QUBE Servo Pendulum — RL (IsaacLab / PPO / SKRL) + CBF Safety
Development, training, and hardware deployment of RL policies with a CBF safety filter for the Quanser QUBE inverted pendulum.
Overview
This project demonstrates training reinforcement learning policies in NVIDIA IsaacLab (Isaac Sim) using PPO (implemented with SKRL). A Control Barrier Function (CBF) safety filter is used to help enforce state and input safety constraints — applied during training to shape learning and/or during deployment as a shield to block unsafe actions on the real hardware.
QUBE: Angles & Notation
Training & Workflow
- Trained policies in IsaacLab without domain randomization and recorded training logs and videos.
- Trained and compared runs with and without CBF-RL implementations.
- Evaluated trained policies in IsaacLab and recorded evaluation logs and videos.

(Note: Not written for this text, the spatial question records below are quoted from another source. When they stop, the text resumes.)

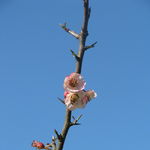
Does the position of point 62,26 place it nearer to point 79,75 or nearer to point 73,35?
point 73,35

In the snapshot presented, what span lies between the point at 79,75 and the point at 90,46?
0.41 metres

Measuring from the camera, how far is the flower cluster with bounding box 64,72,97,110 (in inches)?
145

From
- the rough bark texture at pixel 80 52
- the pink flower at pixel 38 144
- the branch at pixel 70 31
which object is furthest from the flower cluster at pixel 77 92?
the pink flower at pixel 38 144

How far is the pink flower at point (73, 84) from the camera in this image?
3695 mm

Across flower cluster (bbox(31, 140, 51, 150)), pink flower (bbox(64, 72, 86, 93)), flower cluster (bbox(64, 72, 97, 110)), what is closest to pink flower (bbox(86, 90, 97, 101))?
flower cluster (bbox(64, 72, 97, 110))

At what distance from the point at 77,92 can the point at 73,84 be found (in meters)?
0.15

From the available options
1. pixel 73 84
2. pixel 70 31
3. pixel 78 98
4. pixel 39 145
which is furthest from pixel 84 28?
pixel 39 145

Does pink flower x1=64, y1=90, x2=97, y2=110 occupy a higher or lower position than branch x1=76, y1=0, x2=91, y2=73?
lower

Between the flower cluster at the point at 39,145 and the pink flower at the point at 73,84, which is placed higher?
the pink flower at the point at 73,84

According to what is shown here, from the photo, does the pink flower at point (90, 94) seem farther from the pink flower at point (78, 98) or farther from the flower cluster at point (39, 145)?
the flower cluster at point (39, 145)

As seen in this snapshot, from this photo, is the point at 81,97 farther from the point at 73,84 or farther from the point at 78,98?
the point at 73,84

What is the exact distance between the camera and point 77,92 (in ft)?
12.5

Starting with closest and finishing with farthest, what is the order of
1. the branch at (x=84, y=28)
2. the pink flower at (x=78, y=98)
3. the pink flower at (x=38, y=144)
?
the branch at (x=84, y=28), the pink flower at (x=78, y=98), the pink flower at (x=38, y=144)

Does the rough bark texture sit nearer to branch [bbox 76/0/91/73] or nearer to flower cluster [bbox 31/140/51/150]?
branch [bbox 76/0/91/73]
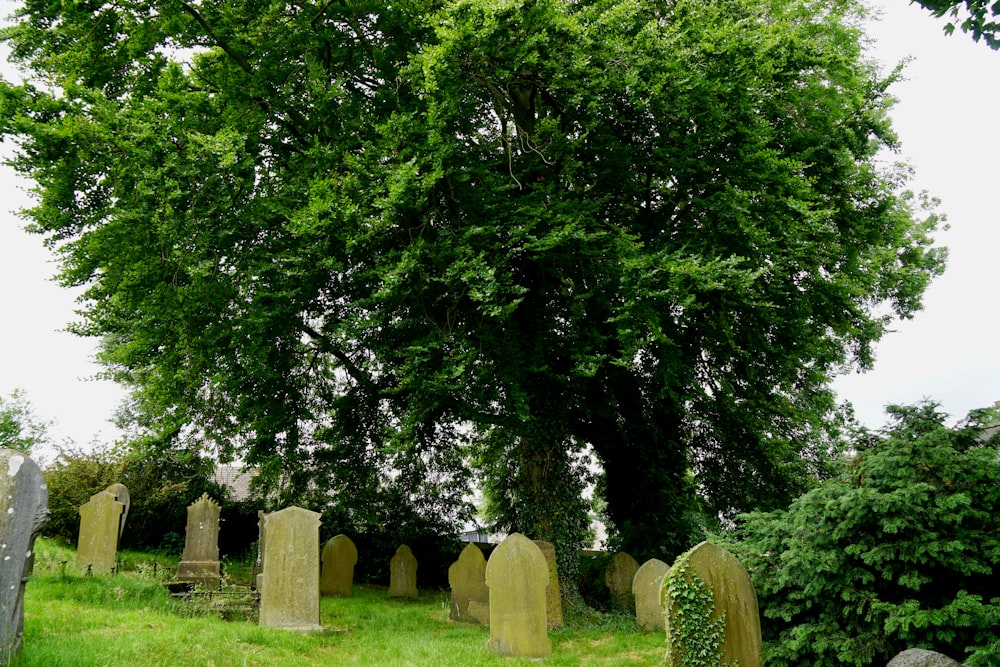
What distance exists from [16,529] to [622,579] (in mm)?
10096

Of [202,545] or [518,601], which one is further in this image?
[202,545]

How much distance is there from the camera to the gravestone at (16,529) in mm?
6180

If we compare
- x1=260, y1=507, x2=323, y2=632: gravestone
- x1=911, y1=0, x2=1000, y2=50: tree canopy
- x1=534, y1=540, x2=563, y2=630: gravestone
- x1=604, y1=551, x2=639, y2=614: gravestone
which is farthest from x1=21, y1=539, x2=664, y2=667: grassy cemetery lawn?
x1=911, y1=0, x2=1000, y2=50: tree canopy

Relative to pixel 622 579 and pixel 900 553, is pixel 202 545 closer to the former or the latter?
pixel 622 579

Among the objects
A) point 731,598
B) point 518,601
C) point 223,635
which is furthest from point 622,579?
point 223,635

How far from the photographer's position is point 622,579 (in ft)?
43.8

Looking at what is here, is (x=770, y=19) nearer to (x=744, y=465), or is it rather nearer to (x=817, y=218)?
(x=817, y=218)

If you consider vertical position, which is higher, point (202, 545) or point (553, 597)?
point (202, 545)

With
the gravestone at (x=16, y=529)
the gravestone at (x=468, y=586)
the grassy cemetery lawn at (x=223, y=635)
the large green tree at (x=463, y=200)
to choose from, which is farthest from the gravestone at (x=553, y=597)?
the gravestone at (x=16, y=529)

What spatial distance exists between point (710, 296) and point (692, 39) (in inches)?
167

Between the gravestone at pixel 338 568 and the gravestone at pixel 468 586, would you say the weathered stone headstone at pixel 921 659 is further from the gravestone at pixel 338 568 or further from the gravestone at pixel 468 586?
the gravestone at pixel 338 568

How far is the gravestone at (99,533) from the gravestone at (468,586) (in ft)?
20.2

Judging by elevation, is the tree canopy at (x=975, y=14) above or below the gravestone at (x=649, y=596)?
above

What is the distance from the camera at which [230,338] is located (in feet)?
37.8
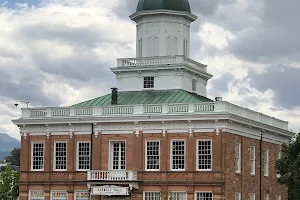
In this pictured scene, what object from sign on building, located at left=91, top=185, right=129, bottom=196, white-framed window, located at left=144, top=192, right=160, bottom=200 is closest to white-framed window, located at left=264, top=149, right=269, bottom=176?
white-framed window, located at left=144, top=192, right=160, bottom=200

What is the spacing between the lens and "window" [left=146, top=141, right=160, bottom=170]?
66562 millimetres

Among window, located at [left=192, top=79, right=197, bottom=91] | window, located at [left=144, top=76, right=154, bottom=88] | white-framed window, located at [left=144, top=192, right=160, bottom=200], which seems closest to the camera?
white-framed window, located at [left=144, top=192, right=160, bottom=200]

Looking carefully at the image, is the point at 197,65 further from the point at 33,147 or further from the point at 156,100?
the point at 33,147

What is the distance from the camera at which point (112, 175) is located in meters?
66.7

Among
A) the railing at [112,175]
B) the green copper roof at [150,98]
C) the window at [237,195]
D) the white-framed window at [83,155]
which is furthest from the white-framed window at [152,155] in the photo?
Result: the window at [237,195]

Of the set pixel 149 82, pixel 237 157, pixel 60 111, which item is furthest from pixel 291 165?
pixel 60 111

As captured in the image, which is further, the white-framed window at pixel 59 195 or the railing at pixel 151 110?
the white-framed window at pixel 59 195

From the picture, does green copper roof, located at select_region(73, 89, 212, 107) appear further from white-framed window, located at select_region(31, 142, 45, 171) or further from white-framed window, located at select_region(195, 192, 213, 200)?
white-framed window, located at select_region(195, 192, 213, 200)

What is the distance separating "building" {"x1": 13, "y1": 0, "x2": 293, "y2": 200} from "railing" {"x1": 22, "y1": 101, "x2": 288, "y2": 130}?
3.2 inches

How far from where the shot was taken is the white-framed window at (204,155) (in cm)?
6488

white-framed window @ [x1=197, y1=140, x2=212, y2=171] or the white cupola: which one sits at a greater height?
the white cupola

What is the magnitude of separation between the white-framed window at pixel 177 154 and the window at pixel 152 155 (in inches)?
50.1

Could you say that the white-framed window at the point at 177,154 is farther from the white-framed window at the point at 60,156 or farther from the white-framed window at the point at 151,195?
the white-framed window at the point at 60,156

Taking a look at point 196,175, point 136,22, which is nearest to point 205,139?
point 196,175
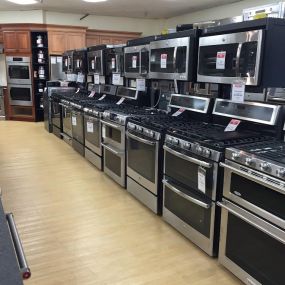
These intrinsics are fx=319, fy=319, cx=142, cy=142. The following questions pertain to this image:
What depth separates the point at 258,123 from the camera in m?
2.49

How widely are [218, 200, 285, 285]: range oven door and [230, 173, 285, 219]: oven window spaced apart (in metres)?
0.09

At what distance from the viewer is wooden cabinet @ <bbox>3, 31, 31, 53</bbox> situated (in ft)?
26.0

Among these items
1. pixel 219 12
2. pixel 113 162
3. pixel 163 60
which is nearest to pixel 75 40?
pixel 219 12

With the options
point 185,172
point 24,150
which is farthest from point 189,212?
point 24,150

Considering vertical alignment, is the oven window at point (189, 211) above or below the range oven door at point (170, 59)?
below

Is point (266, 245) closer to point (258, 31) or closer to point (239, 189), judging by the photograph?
point (239, 189)

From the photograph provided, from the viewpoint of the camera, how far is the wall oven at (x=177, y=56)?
2.93 meters

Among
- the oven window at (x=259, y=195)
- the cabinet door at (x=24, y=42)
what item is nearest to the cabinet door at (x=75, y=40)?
the cabinet door at (x=24, y=42)

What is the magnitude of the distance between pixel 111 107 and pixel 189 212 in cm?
218

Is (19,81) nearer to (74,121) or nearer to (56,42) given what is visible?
(56,42)

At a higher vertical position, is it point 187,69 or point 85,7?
point 85,7

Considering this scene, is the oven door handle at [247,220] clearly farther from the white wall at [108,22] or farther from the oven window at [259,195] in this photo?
the white wall at [108,22]

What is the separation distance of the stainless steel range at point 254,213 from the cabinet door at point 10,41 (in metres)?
7.38

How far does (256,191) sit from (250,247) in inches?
14.8
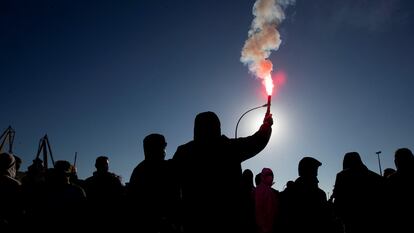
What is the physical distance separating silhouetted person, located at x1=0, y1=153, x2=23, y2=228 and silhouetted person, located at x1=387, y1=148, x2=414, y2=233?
5579 mm

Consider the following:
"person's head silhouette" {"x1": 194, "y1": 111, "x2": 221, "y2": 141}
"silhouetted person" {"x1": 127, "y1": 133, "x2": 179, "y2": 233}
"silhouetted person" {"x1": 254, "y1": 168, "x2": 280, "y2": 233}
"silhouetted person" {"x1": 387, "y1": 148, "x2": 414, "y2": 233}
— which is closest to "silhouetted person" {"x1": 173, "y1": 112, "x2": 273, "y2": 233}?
"person's head silhouette" {"x1": 194, "y1": 111, "x2": 221, "y2": 141}

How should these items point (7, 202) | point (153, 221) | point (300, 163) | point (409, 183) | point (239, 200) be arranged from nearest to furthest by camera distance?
point (239, 200) → point (153, 221) → point (7, 202) → point (409, 183) → point (300, 163)

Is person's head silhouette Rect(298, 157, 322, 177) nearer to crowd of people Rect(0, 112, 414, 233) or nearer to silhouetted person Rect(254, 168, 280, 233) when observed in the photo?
crowd of people Rect(0, 112, 414, 233)

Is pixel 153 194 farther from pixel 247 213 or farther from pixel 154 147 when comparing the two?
pixel 247 213

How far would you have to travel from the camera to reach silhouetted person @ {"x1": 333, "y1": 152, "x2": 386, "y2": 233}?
18.1ft

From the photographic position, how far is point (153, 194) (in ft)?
13.0

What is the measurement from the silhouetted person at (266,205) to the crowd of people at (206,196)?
0.02 metres

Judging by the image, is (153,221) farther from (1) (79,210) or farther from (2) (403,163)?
(2) (403,163)

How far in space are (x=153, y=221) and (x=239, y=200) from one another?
1.14 m

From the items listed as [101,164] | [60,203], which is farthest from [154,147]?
[60,203]

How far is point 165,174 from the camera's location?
402cm

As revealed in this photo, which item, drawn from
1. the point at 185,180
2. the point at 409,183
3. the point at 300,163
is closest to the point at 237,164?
the point at 185,180

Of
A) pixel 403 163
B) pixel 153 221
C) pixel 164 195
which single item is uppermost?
pixel 403 163

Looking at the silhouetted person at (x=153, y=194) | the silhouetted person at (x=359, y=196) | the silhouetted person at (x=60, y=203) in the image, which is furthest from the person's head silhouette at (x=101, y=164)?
the silhouetted person at (x=359, y=196)
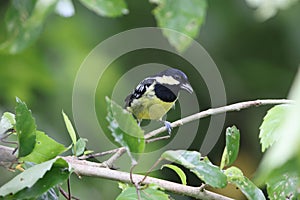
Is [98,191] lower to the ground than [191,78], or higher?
lower

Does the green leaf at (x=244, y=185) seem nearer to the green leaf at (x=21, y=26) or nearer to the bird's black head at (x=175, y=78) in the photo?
the green leaf at (x=21, y=26)

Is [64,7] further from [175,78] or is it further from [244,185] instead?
[175,78]

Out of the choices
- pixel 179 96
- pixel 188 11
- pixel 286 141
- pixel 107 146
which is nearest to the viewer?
pixel 286 141

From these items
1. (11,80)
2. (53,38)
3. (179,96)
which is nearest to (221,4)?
(53,38)

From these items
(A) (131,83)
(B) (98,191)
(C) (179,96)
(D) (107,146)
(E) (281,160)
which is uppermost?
(E) (281,160)

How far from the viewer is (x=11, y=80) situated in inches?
89.3

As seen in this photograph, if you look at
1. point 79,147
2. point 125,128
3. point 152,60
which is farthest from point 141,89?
point 152,60

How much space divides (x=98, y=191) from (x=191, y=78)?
0.68 m

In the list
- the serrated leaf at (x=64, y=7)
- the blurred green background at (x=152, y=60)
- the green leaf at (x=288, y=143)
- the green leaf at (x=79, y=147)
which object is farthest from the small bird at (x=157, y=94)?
the green leaf at (x=288, y=143)

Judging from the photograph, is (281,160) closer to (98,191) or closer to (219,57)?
(98,191)

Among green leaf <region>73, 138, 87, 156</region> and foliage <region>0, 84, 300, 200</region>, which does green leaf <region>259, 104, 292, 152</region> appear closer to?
foliage <region>0, 84, 300, 200</region>

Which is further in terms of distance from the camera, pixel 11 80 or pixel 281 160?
pixel 11 80

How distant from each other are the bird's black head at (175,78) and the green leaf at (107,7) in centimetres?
62

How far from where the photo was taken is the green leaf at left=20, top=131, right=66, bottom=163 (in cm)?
86
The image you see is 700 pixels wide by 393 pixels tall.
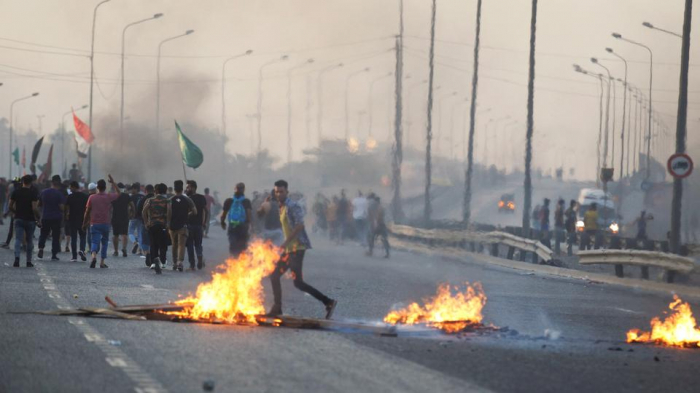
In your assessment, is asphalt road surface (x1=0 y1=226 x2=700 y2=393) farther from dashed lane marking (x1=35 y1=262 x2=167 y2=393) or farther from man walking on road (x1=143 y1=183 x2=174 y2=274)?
man walking on road (x1=143 y1=183 x2=174 y2=274)

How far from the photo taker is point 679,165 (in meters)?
26.1

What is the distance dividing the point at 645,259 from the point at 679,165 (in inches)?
88.1

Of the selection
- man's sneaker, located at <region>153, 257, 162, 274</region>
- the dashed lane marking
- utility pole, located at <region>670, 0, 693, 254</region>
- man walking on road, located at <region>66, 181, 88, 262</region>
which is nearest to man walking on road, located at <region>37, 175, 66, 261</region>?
man walking on road, located at <region>66, 181, 88, 262</region>

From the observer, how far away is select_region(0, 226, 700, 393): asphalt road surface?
9633mm

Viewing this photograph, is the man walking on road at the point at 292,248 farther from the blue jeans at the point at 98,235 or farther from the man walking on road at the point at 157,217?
the blue jeans at the point at 98,235

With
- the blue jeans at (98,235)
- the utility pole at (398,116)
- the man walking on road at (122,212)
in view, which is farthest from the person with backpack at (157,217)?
the utility pole at (398,116)

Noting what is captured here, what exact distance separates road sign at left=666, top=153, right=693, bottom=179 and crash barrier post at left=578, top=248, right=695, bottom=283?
189cm

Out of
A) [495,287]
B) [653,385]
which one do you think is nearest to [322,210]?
[495,287]

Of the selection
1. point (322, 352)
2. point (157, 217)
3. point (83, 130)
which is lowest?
point (322, 352)

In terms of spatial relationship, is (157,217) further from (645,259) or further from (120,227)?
(645,259)

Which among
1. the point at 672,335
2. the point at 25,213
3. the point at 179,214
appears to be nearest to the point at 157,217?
the point at 179,214

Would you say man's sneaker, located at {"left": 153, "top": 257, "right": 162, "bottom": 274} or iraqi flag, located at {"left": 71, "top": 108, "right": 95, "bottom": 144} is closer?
man's sneaker, located at {"left": 153, "top": 257, "right": 162, "bottom": 274}

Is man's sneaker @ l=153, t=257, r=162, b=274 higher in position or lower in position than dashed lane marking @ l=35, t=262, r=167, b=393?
lower

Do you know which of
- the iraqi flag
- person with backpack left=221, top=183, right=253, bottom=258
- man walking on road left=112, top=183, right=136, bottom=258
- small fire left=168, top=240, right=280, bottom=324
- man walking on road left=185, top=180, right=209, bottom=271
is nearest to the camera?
small fire left=168, top=240, right=280, bottom=324
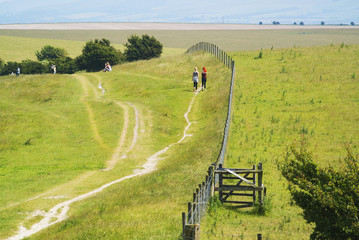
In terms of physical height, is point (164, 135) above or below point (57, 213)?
above

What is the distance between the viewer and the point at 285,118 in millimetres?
39500

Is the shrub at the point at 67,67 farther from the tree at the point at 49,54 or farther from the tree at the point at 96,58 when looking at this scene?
the tree at the point at 49,54

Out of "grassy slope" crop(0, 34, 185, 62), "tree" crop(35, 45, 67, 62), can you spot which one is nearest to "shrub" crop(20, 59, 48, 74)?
"grassy slope" crop(0, 34, 185, 62)

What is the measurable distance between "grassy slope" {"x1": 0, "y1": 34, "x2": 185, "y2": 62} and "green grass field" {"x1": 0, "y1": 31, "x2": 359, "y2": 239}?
77608 millimetres

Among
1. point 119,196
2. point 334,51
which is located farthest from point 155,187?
point 334,51

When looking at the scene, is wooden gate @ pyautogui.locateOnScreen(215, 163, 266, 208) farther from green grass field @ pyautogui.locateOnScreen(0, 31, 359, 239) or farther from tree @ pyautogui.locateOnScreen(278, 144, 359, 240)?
tree @ pyautogui.locateOnScreen(278, 144, 359, 240)

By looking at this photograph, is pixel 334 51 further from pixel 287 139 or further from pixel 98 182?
pixel 98 182

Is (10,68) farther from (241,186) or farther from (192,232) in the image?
(192,232)

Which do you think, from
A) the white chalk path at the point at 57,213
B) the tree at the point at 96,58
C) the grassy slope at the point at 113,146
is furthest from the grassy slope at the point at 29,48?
the white chalk path at the point at 57,213

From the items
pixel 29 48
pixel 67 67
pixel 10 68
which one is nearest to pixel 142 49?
pixel 67 67

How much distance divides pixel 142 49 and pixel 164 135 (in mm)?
80818

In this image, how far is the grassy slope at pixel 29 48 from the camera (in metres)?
145

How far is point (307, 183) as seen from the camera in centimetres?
1398

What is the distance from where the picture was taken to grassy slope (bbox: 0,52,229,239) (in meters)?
20.9
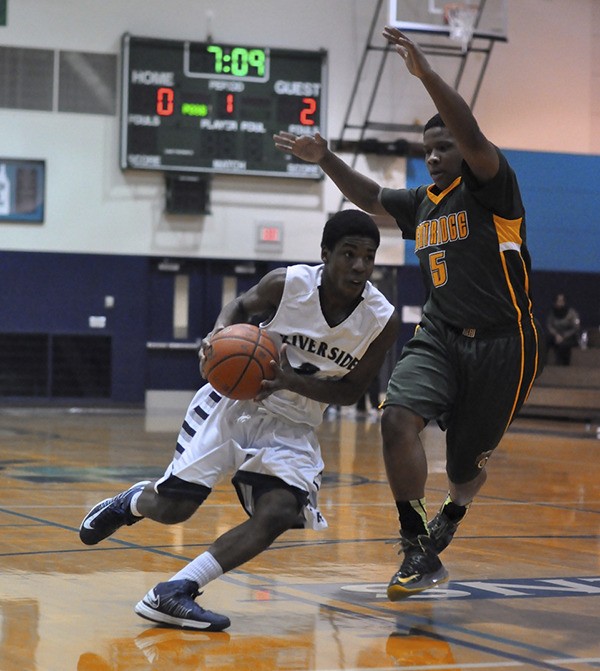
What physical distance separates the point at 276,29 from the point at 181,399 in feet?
20.3

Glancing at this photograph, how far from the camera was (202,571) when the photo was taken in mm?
4074

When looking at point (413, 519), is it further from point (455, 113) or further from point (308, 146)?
point (308, 146)

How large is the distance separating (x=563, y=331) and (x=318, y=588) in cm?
1566

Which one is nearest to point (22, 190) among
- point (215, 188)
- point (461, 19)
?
point (215, 188)

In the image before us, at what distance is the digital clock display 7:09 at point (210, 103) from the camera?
1927 centimetres

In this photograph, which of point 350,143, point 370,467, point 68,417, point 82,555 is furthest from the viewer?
point 350,143

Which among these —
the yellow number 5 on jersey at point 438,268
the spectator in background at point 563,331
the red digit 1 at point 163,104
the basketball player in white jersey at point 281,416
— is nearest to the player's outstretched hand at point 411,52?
the basketball player in white jersey at point 281,416

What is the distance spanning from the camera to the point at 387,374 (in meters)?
20.3

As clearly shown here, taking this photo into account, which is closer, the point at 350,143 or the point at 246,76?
the point at 246,76

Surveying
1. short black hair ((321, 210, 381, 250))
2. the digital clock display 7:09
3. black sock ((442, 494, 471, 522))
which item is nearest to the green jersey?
short black hair ((321, 210, 381, 250))

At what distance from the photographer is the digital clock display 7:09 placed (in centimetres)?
1927

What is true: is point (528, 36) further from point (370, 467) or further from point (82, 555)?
point (82, 555)

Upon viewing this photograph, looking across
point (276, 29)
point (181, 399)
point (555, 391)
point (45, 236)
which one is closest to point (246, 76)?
point (276, 29)

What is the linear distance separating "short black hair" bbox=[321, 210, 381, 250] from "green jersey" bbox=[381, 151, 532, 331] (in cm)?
38
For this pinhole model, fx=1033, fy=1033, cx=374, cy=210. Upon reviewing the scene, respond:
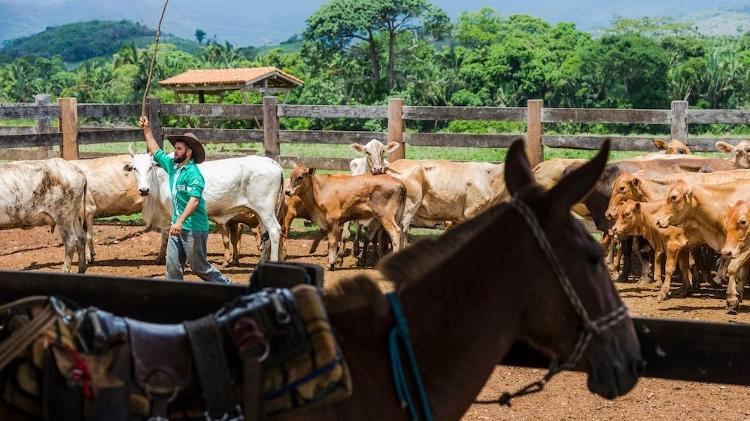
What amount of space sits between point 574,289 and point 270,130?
17365 mm

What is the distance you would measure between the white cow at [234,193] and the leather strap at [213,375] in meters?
13.0

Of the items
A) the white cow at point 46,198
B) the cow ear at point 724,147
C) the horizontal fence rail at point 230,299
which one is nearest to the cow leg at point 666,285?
the cow ear at point 724,147

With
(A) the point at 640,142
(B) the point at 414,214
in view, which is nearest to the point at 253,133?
(B) the point at 414,214

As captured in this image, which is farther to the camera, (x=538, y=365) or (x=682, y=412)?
(x=682, y=412)

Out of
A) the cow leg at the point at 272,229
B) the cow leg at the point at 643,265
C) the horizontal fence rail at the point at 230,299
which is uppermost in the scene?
the horizontal fence rail at the point at 230,299

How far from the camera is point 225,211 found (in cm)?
1622

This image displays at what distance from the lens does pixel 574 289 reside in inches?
130

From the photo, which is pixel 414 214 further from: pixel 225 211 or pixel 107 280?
pixel 107 280

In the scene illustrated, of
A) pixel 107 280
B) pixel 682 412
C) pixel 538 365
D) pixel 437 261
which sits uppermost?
pixel 437 261

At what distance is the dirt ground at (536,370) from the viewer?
Answer: 771 centimetres

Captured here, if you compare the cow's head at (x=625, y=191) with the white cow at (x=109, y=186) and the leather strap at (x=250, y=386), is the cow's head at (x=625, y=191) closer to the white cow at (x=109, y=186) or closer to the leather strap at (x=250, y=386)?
the white cow at (x=109, y=186)

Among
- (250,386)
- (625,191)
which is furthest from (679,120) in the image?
(250,386)

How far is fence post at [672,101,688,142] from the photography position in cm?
Result: 1828

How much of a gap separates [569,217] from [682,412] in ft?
16.6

- Exported trained policies (as ONNX) for real hardware deployment.
- Deployed trained policies to the real QUBE hardware using zero-shot transfer, with a safety filter enabled during deployment.
Videos
IsaacLab training
Sim-in-the-loop / evaluation
Real hardware deployment
Results
To compare the effect of a Control Barrier Function (CBF) on learning and deployment we evaluate four cases:
- CBF in learning and shielding — the barrier is used to shape learning and also applied during deployment (shielding) to prevent unsafe actions.
- CBF in learning only — the barrier is used during training to guide the agent, but is not active during deployment.
- CBF in shielding only — the agent is trained without a CBF, but a shielding filter is applied during deployment to restrict unsafe commands.
- No CBF in learning and shielding — baseline: the agent is trained and deployed without any barrier safety filter.
Case (steady): In the 'CBF in learning and shielding' case the agent steadily converged to a stabilizing policy, and the shielding prevented large unsafe commands during deployment.
Reward vs Episode number:
About the reward graph: The reward plot shows episode-averaged returns during training (x-axis = training steps / episodes; y-axis = average reward). Higher rewards correspond to better swing-up and balancing performance. Steep rises indicate faster learning, plateaus indicate convergence, and sharp dips indicate failed or unstable episodes. In our experiments, policies trained and deployed with a CBF (both learning and shielding) tended to converge more quickly and produce consistently higher rewards than baseline runs without CBF.
About the max arm angle graph: This plot shows the peak arm rotation observed during each evaluation. Lower peak angles indicate better overall control and fewer large excursions. In our experiments, CBF-enabled runs typically exhibit reduced peak arm angles, fewer sudden spikes, and lower failure rates than baseline runs without CBF.
Max Arm Angle (horizontal rotation) vs evaluation run.
Note: A pendulum angle response plot (ϕ vs. time/episode) will be added here to illustrate the pendulum's response and stabilization performance.
Pendulum response (CBF in learning & shielding): For the 'CBF in learning and shielding' case, the pendulum angle stabilizes quickly to the upright configuration with limited overshoot and reduced oscillations. This behavior indicates effective stabilization when the policy has been trained with a CBF and a shielding filter is applied during deployment.